▶ [ABOUT THIS TASK]
Copy the case update on the London Antiaging Clinic below from "MVL had provided" to "and LMA denied.", changing "loan facility" to "credit facility".

▶ [SELECTED PASSAGE]
- Insolvency Insider UK
- Posts
- London Antiaging Clinic - Case Update
London Antiaging Clinic - Case Update

The shareholders of a London beauty clinic recently faced off over the fate of the company, with one shareholder arguing the company should be put into administration and the other resisting on the basis of an “implied term” in the shareholders agreement.
The company carried on the business of a health, beauty and wellbeing clinic known as The Galen Clinic at 9 Queen Anne Street, London. The shareholders of the company were Marko Ventures Ltd (MVL), the 60% shareholder and principal funder of the company, and the 40% shareholder, London Med Aesthetics Ltd (LMA), a company controlled by by Dr Andreas Androulakakis and his wife.
MVL had provided a £7.5 million loan facility to the company, but remained unpaid after the business failed to become profitable and was unable to meet its financial obligations. MVL demanded payment of the outstanding debt and alleged that Dr Androulakakis and LMA had misused company funds, removing substantial sums from the bank account — allegations which Dr Androulakakis and LMA denied.
MVL then issued an application seeking to appoint Nicholas Simmonds and Christopher Newell of Quantuma Advisory as joint administrators. MVL claimed to have standing as a creditor to seek an administration order. LMA opposed the application, arguing that an implied term in the shareholders agreement between the parties prohibited shareholders from placing the company into administration based on debts owed to them.

▶ [GIVEN ENTRIES]
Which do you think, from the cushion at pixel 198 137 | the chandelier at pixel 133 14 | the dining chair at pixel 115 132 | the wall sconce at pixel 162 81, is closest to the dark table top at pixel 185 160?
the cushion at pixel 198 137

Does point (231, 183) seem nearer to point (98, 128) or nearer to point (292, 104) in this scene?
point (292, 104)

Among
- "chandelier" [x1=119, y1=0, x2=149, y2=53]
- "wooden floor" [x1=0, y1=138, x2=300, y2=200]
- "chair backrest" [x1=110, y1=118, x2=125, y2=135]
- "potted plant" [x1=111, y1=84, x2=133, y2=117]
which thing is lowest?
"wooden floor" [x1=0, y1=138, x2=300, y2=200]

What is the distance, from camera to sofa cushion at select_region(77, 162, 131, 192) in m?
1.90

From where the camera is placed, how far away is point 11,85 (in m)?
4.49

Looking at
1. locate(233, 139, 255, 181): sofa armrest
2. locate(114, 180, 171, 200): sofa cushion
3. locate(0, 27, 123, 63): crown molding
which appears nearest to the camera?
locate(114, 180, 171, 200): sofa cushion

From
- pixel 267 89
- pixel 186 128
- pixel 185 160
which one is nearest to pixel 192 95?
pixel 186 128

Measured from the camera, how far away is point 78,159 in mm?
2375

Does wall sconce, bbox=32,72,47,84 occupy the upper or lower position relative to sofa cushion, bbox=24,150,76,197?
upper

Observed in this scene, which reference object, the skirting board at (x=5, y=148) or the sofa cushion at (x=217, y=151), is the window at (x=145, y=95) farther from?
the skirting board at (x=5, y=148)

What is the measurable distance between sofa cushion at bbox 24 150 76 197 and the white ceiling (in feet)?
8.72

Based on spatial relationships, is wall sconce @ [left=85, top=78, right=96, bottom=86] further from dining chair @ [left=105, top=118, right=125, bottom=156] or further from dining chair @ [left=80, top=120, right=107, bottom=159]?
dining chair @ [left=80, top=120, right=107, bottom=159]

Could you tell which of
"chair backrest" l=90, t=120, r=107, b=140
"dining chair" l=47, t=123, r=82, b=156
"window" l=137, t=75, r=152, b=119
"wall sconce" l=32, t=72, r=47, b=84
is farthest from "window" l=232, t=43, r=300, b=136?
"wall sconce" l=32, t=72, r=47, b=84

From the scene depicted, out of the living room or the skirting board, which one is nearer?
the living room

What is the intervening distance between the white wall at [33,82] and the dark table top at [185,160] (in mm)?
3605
...
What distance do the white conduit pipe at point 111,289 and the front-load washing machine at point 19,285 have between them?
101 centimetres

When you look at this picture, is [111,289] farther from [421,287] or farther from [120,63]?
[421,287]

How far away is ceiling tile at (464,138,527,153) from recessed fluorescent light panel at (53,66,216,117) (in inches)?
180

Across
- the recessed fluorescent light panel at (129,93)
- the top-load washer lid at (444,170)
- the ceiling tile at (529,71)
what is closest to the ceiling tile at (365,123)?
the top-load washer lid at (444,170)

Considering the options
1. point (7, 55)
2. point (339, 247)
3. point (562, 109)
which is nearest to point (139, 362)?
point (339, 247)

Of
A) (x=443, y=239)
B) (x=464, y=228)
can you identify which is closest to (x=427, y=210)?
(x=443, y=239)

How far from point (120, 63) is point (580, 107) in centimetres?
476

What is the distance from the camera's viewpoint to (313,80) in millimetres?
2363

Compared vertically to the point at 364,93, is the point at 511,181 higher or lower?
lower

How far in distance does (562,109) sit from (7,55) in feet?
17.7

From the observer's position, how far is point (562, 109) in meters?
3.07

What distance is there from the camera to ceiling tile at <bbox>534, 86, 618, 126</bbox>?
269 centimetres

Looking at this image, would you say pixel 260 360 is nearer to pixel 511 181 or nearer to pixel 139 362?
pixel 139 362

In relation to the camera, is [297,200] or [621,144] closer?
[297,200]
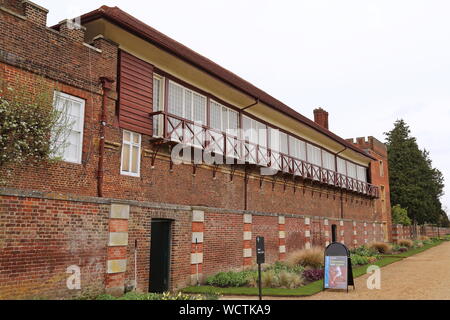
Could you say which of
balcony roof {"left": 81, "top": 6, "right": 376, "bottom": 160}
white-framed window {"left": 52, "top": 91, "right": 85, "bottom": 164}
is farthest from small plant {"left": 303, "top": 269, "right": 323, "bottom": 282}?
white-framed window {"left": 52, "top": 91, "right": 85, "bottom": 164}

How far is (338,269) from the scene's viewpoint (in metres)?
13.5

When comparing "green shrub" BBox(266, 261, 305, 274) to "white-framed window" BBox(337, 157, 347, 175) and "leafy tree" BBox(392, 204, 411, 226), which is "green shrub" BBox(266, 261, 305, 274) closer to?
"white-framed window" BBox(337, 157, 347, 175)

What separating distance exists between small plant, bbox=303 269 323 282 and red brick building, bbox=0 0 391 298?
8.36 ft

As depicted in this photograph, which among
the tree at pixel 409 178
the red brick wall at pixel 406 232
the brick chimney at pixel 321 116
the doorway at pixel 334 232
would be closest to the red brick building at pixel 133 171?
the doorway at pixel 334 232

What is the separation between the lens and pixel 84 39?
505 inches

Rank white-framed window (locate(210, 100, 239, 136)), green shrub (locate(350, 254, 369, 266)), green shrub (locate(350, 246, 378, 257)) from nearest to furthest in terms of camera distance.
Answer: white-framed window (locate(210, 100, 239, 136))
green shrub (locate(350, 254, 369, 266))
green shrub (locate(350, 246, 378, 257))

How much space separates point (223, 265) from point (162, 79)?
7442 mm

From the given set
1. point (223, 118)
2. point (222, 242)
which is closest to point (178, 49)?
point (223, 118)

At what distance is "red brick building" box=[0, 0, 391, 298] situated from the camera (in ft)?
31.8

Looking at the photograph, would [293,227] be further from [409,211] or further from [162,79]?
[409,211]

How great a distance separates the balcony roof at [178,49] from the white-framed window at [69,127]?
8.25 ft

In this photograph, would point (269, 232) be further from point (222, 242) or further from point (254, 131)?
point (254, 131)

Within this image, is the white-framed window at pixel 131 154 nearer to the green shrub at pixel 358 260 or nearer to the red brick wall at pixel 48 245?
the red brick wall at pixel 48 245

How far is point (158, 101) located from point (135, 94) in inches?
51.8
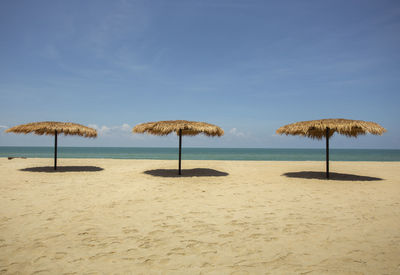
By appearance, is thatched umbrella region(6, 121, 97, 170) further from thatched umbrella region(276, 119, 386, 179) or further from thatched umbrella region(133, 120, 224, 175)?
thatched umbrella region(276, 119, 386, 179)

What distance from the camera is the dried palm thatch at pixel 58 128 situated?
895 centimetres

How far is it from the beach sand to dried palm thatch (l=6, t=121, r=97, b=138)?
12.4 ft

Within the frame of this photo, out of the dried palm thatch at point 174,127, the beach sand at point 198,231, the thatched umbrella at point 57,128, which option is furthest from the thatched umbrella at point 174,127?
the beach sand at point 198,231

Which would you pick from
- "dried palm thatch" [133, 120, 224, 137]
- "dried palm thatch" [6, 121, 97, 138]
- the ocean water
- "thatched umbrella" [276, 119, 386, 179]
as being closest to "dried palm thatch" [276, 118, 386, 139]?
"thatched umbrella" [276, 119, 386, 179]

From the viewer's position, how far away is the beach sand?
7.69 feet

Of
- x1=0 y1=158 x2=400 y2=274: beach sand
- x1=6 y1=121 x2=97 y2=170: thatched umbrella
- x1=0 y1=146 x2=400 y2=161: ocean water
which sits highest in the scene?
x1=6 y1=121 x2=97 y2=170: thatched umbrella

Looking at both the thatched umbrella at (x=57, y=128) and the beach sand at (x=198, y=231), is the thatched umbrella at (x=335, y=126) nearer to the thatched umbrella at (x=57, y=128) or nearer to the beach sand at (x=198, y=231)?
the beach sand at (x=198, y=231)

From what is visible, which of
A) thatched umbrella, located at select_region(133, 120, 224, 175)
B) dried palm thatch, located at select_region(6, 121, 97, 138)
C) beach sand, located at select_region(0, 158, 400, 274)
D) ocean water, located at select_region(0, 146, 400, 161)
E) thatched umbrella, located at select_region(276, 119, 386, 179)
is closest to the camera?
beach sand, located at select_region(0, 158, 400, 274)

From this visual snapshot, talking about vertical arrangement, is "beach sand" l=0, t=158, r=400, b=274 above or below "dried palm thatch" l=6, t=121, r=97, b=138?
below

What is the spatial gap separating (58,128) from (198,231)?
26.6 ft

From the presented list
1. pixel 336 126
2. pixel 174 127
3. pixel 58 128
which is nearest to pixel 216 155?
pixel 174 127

▶ [RESULT FOR THIS EXERCISE]
MVL had provided a £7.5 million credit facility to the company, but remained unpaid after the business failed to become profitable and was unable to meet its financial obligations. MVL demanded payment of the outstanding debt and alleged that Dr Androulakakis and LMA had misused company funds, removing substantial sums from the bank account — allegations which Dr Androulakakis and LMA denied.